◆ Input:
(begin)
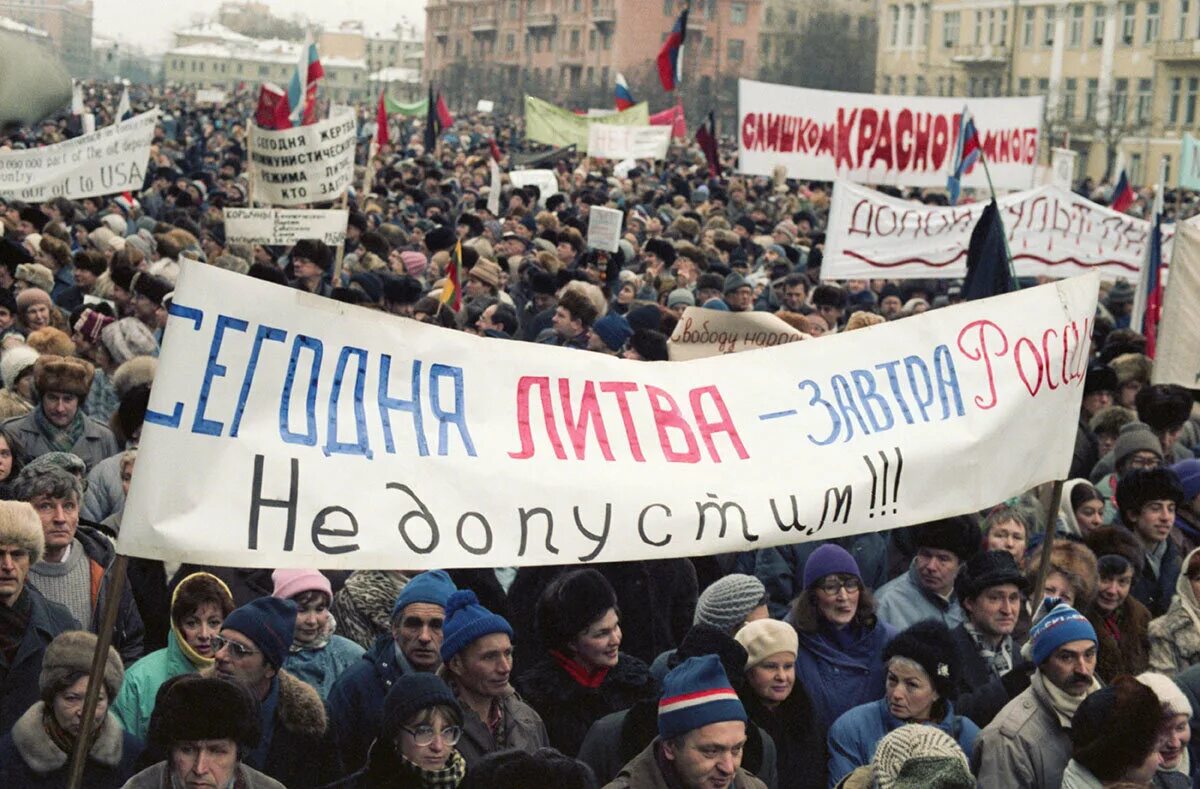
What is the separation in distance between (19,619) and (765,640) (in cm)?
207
(end)
(begin)
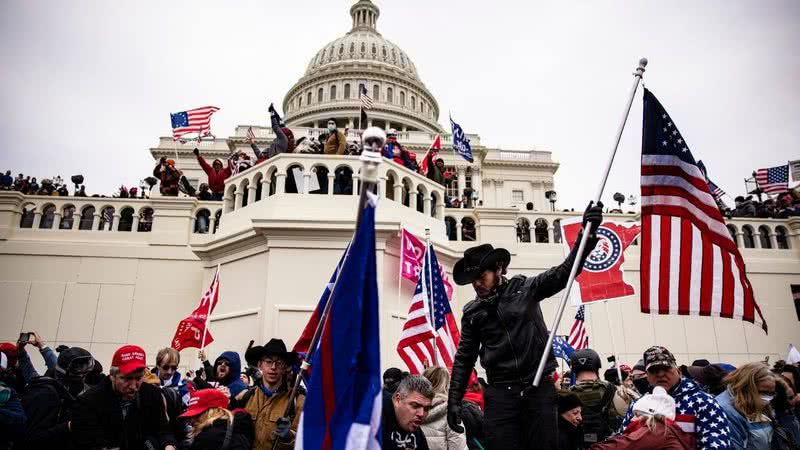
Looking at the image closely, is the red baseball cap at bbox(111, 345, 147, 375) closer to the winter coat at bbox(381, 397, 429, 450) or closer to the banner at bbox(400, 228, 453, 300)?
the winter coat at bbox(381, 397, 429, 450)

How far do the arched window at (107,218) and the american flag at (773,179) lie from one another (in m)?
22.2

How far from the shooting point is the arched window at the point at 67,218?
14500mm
(end)
◆ Direction: Please return every line of the records that contains the word "winter", matching case exactly.

◆ Problem solution:
Looking at the image closely, is the red baseball cap at bbox(111, 345, 147, 375) closer to the winter coat at bbox(381, 397, 429, 450) or closer to the banner at bbox(400, 228, 453, 300)?
the winter coat at bbox(381, 397, 429, 450)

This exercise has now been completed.